Fast forward to today. Even as the risk retention rules have come into effect, CLO issuance has held steady, as shown below:

As Bloomberg’s Lisa Abramowicz explains, “an entire ecosystem has been created around financing the portion of risk in each deal that needs to be retained. Fund managers have created risk-retention funds that have lured billions of dollars from big institutions around the world.” To satisfy risk retention requirements, outside capital, primarily in the form of private equity funds, has stepped in to fund the first loss piece.

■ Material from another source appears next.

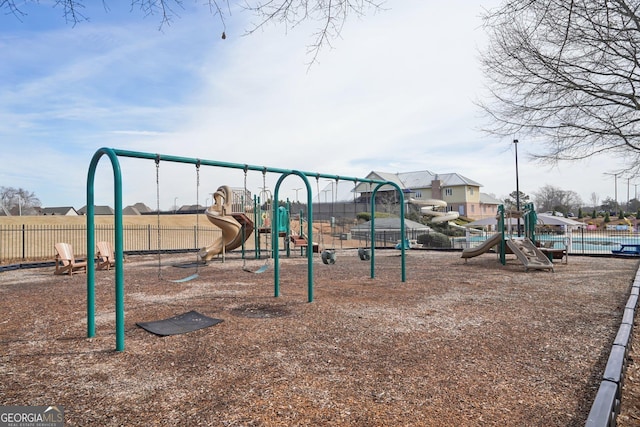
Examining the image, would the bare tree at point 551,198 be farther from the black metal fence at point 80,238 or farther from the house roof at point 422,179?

It might seem odd that CLO managers would solicit investments from risk-retention funds, given that the entire purpose of the risk-retention rules was to align the incentives of manager and investor by requiring managers to put up their own money. Bloomberg’s Matt Levine explains the phenomenon, saying:

“the CLO manager” is a flexible concept. A CLO manager is a company, not a human… [N]o company can ever really “retain the risk”; a company is just a set of legal instructions for apportioning money. Instead, the company’s investors “retain the risk,” in the sense that, if the company loses money, it was their money that it lost. So you just find investors who want that risk, and you sell them shares in the CLO-manager company (or a fund that buys shares in multiple CLO-manager companies), and then they have the risk. That you retained. For some value of “you.”

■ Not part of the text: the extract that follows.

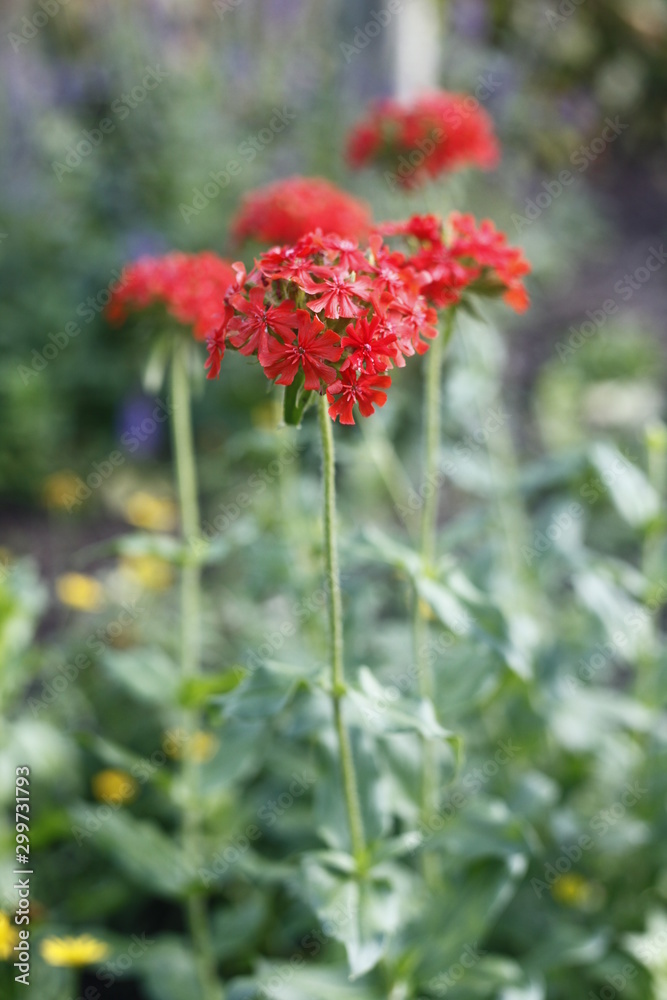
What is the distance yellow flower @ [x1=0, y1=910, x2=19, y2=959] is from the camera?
186 cm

In other words, investors have effective structured around rules requiring CLO managers to retain risk. Rather than keeping skin in the game as Dodd-Frank envisioned, managers are simply selling off the first loss tranches to investors.

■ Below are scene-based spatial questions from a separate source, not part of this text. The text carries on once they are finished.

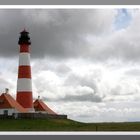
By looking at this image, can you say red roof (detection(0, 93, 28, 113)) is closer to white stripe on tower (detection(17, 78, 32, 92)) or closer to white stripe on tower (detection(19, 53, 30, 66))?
white stripe on tower (detection(17, 78, 32, 92))

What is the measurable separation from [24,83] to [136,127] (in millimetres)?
2455

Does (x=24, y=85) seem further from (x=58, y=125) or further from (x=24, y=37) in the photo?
(x=24, y=37)

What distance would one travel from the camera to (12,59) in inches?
338

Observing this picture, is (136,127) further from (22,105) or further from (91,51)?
(22,105)

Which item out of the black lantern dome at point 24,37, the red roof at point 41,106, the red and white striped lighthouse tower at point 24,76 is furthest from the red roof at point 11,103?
the black lantern dome at point 24,37

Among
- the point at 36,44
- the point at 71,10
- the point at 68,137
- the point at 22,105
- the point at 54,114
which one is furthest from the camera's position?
the point at 22,105

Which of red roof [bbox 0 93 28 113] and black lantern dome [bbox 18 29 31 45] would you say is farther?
red roof [bbox 0 93 28 113]

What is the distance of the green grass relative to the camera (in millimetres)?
7922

What does this tell us about the efficacy of Dodd-Frank? On the one hand, it seems perverse that “the risk-retention rules, which were meant to cut down on the abuses of structured finance, created more structured finance.” However, by requiring the whole first loss piece to be owned by a single investor, Dodd-Frank has also created incentives for equity owners to engage in serious collateral monitoring. Sponsors may not hold the risk themselves but unifying the equity tranche under a single owner, Dodd-Frank has incentivized these owners to care a lot about collateral quality. As Abramowicz observes, “some of these investors wouldn’t have otherwise invested in CLOs, particularly the riskiest slices of them, because those pieces are often sold in small increments and sometimes aren’t worth the time of big investors.” By mandating a concentration of ownership of CLO equity, Dodd-Frank increases the value of collateral monitoring for these sophisticated investors by ensuring that they can invest enough money in a given securitization to make collateral monitoring worth their time. This has positive spillover effects for investors in the senior tranches, who can free-ride off of the work being done by the equity holders and thus worry less about sloppy underwriting. This is what skin in the game was intended to create: an alignment of incentives to ensure that ABS securitization sponsors would be careful about the collateral selected. While the form it takes might look like a perversion of the rules, Dodd-Frank, at least in the CLO industry, has succeeded.

[1] The U.S. Securities and Exchange Commission, the Office of the Comptroller of the Currency, the Board of Governors of the Federal Reserve System, the Federal Deposit Insurance Corporation, the Federal Housing Finance Agency, and the Department of Housing and Urban Development.